Monday, May 18, 2009

Making the Connection

I want my life to be perfect - I don't want to have troubles; I don't want to have bad things happen; I don't want to have to face difficulties. But, the truth of the matter is: that is life. That's how it is. And I don't see it miraculously changing in the future.

However, in view of this, there is something I can change. I can change how I react to things. I can change how I view my present circumstances. I can choose to look at them with doom and gloom, or I can choose to listen for the word of God- His still, guiding voice in the mist of my turmoil. I can choose to believe that there is nothing too great in my life that He and I cannot get through together.

So, how do I begin to do this? I began by finding a quiet place where I can be alone with Him. A place away from the calamities and craziness of my life; a place where I can quiet my mind and be alone with Him. Sometimes this quiet place is in my closet. I simply turn on the closet light, shut the door, and sit with my back against the door, relishing the peace and quiet. Other times I sit outside on our patio- I prefer the time early in the morning, just when the sun is rising, the birds are singing, and there is a light dew on the grass. Other times, when I am not as fortunate to be able to choose one of my select locations, I will give myself a time out. No matter where I am, I sit down, calm my mind, and relax by breathing in and out- in and out- I keep doing this until I feel a calm come over me.

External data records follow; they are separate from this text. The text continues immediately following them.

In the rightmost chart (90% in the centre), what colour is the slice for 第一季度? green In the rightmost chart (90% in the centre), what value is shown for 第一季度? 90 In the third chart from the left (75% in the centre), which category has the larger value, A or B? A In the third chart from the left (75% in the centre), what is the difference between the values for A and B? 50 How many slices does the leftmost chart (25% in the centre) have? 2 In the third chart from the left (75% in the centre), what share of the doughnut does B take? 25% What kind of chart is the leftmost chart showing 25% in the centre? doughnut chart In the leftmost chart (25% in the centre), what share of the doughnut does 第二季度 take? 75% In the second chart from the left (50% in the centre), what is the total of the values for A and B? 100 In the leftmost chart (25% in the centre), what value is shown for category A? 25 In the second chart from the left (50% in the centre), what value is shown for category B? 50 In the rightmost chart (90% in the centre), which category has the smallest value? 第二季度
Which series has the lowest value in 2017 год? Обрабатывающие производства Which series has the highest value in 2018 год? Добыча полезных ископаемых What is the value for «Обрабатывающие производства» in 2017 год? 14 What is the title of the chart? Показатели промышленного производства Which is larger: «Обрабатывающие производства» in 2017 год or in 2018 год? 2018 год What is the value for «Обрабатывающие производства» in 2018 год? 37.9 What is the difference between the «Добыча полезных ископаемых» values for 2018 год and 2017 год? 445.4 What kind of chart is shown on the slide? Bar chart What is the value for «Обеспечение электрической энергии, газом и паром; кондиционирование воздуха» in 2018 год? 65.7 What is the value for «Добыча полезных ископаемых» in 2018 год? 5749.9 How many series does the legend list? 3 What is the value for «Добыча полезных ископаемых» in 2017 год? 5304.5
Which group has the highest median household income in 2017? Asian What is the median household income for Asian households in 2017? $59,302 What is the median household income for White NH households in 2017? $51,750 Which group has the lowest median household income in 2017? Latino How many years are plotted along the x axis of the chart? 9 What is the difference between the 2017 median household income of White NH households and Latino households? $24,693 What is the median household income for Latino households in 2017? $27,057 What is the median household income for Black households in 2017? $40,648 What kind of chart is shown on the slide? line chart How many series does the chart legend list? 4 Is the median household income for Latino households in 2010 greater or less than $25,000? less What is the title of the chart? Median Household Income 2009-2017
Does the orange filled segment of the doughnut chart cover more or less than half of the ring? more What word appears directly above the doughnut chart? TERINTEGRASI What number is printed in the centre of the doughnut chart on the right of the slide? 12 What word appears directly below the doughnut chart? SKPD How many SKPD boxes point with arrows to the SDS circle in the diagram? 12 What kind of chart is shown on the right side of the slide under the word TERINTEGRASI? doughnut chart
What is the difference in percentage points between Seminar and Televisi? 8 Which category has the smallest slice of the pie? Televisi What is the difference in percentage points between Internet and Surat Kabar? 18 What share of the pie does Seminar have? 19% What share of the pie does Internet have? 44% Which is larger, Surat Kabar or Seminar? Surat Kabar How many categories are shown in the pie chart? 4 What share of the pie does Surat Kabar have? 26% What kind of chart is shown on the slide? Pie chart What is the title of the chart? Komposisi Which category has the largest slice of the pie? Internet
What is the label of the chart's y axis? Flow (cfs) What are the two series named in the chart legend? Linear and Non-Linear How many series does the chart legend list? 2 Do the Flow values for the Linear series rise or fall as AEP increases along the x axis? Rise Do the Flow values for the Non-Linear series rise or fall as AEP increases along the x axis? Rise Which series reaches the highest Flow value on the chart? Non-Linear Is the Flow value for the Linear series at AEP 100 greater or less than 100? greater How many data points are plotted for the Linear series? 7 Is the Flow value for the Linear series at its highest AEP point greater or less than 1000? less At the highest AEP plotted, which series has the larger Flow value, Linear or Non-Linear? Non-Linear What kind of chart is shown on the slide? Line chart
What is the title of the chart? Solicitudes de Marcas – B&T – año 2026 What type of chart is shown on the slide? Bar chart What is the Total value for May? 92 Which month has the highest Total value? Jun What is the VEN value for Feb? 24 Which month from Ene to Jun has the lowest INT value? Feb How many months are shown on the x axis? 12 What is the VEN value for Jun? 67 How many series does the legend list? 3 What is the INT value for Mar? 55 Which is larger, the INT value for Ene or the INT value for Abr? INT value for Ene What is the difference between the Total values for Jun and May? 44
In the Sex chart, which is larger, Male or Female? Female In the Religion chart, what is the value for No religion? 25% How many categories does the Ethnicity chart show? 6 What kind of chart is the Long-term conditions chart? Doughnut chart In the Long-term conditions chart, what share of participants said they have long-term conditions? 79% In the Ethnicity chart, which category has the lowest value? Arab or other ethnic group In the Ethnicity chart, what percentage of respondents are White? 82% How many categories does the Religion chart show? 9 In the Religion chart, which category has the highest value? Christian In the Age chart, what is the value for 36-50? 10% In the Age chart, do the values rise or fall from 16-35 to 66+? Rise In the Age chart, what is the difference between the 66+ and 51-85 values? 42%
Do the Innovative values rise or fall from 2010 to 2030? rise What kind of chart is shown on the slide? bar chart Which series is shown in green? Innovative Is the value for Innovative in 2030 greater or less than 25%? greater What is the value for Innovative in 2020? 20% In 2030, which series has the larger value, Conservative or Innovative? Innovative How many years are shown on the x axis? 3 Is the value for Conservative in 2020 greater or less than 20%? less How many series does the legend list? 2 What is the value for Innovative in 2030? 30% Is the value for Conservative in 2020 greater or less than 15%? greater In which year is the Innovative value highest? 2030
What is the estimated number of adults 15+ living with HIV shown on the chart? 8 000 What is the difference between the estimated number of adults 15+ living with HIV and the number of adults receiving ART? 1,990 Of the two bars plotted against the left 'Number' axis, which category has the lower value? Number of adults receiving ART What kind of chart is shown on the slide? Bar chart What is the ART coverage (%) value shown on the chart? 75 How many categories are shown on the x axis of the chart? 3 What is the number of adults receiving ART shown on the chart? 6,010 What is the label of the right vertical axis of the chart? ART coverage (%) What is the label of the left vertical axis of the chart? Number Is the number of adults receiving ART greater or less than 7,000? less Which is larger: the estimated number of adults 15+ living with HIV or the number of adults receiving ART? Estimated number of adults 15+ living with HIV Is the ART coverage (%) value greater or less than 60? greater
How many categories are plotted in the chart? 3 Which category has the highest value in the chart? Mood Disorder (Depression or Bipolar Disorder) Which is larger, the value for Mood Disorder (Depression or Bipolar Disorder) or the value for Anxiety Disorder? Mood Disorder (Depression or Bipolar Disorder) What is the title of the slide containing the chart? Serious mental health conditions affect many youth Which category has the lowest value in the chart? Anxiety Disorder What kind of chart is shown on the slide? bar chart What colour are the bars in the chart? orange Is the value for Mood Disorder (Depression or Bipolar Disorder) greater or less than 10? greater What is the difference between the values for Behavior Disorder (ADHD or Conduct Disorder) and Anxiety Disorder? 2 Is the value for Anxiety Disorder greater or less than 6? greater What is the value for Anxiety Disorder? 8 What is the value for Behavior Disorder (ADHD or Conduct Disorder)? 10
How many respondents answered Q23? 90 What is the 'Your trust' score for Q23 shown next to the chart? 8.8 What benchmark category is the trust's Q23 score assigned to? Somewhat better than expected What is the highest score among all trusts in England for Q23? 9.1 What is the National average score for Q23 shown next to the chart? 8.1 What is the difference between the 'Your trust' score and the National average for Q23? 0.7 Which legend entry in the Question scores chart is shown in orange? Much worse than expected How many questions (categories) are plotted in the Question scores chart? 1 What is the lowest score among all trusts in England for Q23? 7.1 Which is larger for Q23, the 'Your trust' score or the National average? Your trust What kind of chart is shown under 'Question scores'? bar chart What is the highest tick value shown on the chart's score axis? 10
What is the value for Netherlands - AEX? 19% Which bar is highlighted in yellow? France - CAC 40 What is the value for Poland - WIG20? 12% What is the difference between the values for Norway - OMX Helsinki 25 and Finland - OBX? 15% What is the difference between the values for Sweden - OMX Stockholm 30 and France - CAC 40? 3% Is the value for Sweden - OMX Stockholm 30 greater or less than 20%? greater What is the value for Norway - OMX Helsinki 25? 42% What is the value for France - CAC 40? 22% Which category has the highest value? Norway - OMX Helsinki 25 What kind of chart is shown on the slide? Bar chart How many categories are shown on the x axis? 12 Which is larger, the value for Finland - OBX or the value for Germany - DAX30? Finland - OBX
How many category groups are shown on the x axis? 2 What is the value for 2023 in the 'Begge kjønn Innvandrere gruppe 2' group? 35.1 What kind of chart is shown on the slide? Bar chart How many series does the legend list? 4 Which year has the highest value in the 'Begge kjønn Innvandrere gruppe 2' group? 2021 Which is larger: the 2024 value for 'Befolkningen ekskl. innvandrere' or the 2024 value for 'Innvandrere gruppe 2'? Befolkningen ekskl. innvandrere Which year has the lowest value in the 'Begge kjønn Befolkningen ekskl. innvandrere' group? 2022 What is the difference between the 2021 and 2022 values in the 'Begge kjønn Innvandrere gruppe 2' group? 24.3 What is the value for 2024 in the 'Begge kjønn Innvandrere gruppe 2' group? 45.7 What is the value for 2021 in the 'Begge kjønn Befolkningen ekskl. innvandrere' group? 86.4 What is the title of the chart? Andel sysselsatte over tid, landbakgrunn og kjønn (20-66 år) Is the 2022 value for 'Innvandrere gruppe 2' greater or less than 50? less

Mediation is more than just relaxing. It is giving yourself permission to let go of cares and worries and focus on filling your mind and body with the never-ending, unconditional love of our Creator. Sometimes it is not an easy task. I often find my minding drifting into morbid reflection of what I had done, or I become sad or troubled over things I have not yet done. God does not want this for us. What He wants for us is "To be still, and know I am God" (taken from Psalms).

Too many times we are too busy in our lives being parents, teachers, lawyers, doctors, farmers, wives, husbands, sisters, brothers, etc.; that we forget that we need to be still, just for a moment, and allow God to direct what our next step will be.